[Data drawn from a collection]
■ ■ ■ ■

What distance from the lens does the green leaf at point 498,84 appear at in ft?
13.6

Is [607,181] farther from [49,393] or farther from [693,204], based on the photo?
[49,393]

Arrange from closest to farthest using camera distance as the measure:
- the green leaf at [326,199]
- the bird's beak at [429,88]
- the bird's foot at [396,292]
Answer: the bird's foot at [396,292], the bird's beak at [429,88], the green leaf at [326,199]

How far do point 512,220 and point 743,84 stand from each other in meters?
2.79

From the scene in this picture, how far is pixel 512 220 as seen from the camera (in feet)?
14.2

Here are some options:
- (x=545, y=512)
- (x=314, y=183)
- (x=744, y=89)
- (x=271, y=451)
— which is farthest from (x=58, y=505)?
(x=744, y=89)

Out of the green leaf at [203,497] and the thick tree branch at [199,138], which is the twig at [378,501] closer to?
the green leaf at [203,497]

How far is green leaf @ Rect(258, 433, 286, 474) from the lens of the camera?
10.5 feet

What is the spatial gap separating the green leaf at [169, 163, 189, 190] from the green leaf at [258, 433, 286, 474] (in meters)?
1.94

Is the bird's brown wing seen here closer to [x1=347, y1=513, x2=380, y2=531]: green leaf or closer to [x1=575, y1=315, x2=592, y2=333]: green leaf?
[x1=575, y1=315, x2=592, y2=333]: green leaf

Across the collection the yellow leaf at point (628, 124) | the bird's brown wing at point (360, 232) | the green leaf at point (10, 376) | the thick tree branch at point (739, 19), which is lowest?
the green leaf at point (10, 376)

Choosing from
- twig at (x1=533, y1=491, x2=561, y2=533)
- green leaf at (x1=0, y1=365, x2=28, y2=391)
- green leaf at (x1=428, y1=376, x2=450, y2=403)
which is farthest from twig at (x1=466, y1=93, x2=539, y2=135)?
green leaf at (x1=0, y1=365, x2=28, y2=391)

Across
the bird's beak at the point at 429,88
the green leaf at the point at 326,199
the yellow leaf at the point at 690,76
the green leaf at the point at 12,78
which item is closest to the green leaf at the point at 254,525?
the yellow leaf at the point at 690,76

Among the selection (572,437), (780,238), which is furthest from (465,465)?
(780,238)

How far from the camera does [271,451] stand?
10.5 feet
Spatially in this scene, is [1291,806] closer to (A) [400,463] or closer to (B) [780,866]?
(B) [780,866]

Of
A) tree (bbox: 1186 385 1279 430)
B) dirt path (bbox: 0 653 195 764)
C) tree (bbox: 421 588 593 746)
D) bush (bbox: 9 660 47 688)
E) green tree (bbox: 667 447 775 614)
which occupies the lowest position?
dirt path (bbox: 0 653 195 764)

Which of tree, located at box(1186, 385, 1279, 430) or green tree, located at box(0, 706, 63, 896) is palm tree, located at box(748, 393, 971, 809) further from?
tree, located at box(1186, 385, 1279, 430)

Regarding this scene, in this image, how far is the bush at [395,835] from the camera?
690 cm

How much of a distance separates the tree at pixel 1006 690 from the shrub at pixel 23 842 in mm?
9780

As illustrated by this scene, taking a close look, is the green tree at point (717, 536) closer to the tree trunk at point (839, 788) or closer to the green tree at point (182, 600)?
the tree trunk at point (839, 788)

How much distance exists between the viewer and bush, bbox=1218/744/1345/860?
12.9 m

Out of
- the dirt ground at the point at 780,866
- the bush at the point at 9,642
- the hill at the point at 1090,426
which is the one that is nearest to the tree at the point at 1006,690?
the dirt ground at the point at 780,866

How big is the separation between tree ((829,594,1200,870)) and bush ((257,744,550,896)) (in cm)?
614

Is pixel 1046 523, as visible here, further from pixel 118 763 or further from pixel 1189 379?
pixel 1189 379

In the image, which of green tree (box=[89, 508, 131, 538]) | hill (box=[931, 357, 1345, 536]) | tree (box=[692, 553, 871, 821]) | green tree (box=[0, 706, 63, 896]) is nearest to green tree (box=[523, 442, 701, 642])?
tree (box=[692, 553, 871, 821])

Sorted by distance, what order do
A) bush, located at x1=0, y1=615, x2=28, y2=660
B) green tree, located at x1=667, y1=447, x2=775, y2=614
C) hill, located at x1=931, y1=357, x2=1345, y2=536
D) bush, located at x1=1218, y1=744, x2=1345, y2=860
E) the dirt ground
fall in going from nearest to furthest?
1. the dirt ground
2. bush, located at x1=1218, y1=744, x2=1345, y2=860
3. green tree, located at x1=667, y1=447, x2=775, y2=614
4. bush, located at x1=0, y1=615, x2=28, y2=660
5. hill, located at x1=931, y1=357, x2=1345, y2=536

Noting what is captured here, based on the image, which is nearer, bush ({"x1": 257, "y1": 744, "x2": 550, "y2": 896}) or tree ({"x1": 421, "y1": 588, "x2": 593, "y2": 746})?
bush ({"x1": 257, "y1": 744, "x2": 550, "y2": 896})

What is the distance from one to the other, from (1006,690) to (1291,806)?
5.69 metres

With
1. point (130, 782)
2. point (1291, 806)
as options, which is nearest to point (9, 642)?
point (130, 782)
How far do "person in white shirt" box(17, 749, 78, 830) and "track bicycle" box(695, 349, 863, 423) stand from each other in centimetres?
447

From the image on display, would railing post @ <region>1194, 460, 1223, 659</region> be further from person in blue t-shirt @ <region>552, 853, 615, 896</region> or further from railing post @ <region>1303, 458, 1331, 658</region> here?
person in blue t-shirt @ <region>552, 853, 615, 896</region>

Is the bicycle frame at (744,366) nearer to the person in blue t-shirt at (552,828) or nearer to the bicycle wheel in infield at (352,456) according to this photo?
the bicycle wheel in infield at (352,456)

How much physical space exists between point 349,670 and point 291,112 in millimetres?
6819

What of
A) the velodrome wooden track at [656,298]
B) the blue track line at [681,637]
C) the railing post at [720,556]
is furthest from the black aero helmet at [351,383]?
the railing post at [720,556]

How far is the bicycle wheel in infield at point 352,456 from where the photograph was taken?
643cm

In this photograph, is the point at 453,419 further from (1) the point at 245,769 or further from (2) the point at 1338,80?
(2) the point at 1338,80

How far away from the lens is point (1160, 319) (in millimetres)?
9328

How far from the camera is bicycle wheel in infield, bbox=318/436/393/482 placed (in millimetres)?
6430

■ ■ ■ ■

◆ **Request**
Reproduce the lines from the one containing "How far away" through the end of the items, swapping "millimetres" for "mm" and changing nothing else.

◆ **Result of the exercise**
How far away from the lens is point (1160, 319) (in mm)?
9328

How far from the camera is bicycle wheel in infield, bbox=318/436/393/482 placed (in mm)?
6430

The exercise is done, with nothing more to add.